Mich. drops A-F school grades in revised education plan

Jonathan Oosting
Detroit News Lansing Bureau

Lansing — The Michigan Department of Education this week re-submitted a proposed school improvement plan to the U.S. Department of Education dropping accountability options previously supported by Gov. Rick Snyder.

Snyder had backed proposed A-F letter grade system listed as two of three options in the state’s initial education plan filed under the federal Every Student Succeeds Act. But the state department’s revised plan drops those A-F options in favor of a single school-level “transparency dashboard.”

It also makes other modifications requested by federal officials two weeks ago as the state seeks approval after filing an initial plan in April.

“When the plan first was submitted, it contained three options for school accountability,” State Superintendent Brian Whiston said Friday in a statement. “After the Legislature adjourned for the summer, it became clear that we would be going forward with a transparency dashboard.

“Our staff have been working diligently to fully develop that dashboard and an index from which to identify the state’s most struggling schools. Identifying those struggling schools is required by both federal and state law, along with the supports those schools will be receiving.”

Michigan legislators have long debated creation of a statewide A-F letter grade system to rate individual schools. And while the new federal education plan does not call for an A-F system, legislators could still mandate it in the future.

State Sen. Phil Pavlov, who chairs the education policy committee, said the state education department filed its initial plan prematurely. He expects the Legislature to “weigh in” on a potential A-F system in September.
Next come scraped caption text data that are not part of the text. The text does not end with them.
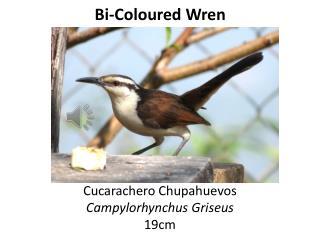 Bi- C oloured Wren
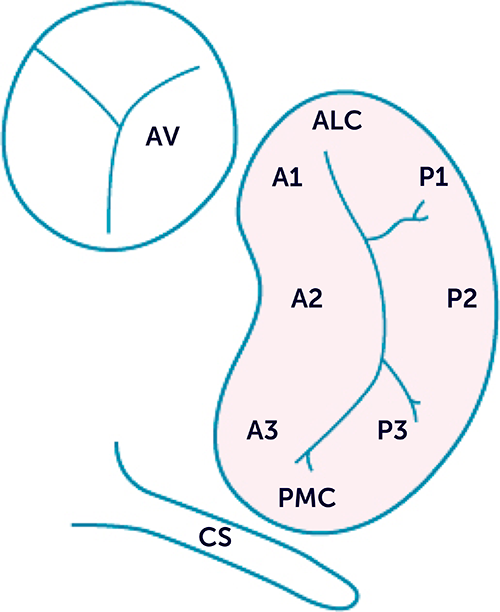 12.2 Anatomy and function of the mitral valve | 123sonography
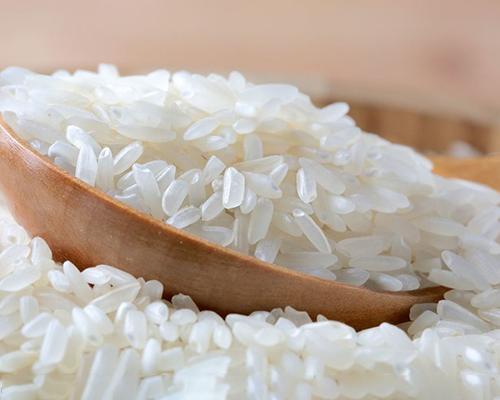 绿色大米价格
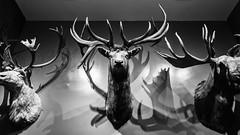 Lots of Antlers (Eric Kilby) Tags: bw monochrome boston wall museum moose science deer antlers mounted elk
“I think we’re going to fully vet that proposal and that process,” said Pavlov, R-St. Clair Township, who had not yet reviewed the revised education plan filed this week. “I thought it was a little early to be submitted (in April), but we’re going to continue talking.”

Pavlov noted the $617 million Detroit schools bailout Snyder signed last year calls for the state School Reform Office to create an A-F letter grade system for the city’s new debt-free district.

“My goal is to get an accountability system in place, not necessarily a suite of five or six options,” he said. “I think the way to go with this is something consistent that all districts comply with rather than one part of the state using a dashboard while another district is required by statute to use A-F.”

The transparency dashboard, supported by the State Board of Education and described in a recent policy outline, will compare schools to the state average and peer schools on a variety of performance metrics.

The state plans to release the first phase of the transparency dashboard this fall and finalize it by late 2019.

The education department said it also added technical details and clarified aspects of its initial plan required under the federal Every Student Succeeds Act.

ESSA, which replaced the No Child Left Behind Act, requires states to develop plans that address standards, assessments, school and district accountability and special help for struggling schools.

A Snyder spokeswoman declined immediate comment on the revised plan, saying the governor’s office is “going to need time to review it.”

In an April letter confirming he was consulted during development of the initial plan, Snyder said he did not support the transparency dashboard option because it would not assign letter grades.

“A summative A-F letter grade for schools empowers parents, offers transparency, and focuses resources where they are needed most,” the governor said at the time.

“I look forward to working with our partners in the Legislature on crafting a school accountability system that works for Michigan students and parents.”

The State Board of Education in March adopted an official statement opposing an A-F letter grade system, saying it “significantly increases the high-stakes nature of the statewide assessment and thereby negatively affects the education of students.”

State and federal education officials discussed potential modifications to the education plan earlier this month. The state filed the revised plan Thursday, as requested by the U.S. Department of Education.

Because of the “short turnaround time” for resubmittal given by the U.S. Department of Education, the state department said it did not directly involve education stakeholders in the latest revision.

“We will be bringing back the education stakeholders who helped develop the original plan and update them on the re-submitted details,” Whiston said. “The decisions made on the resubmitted plan were based on their input throughout the original process.”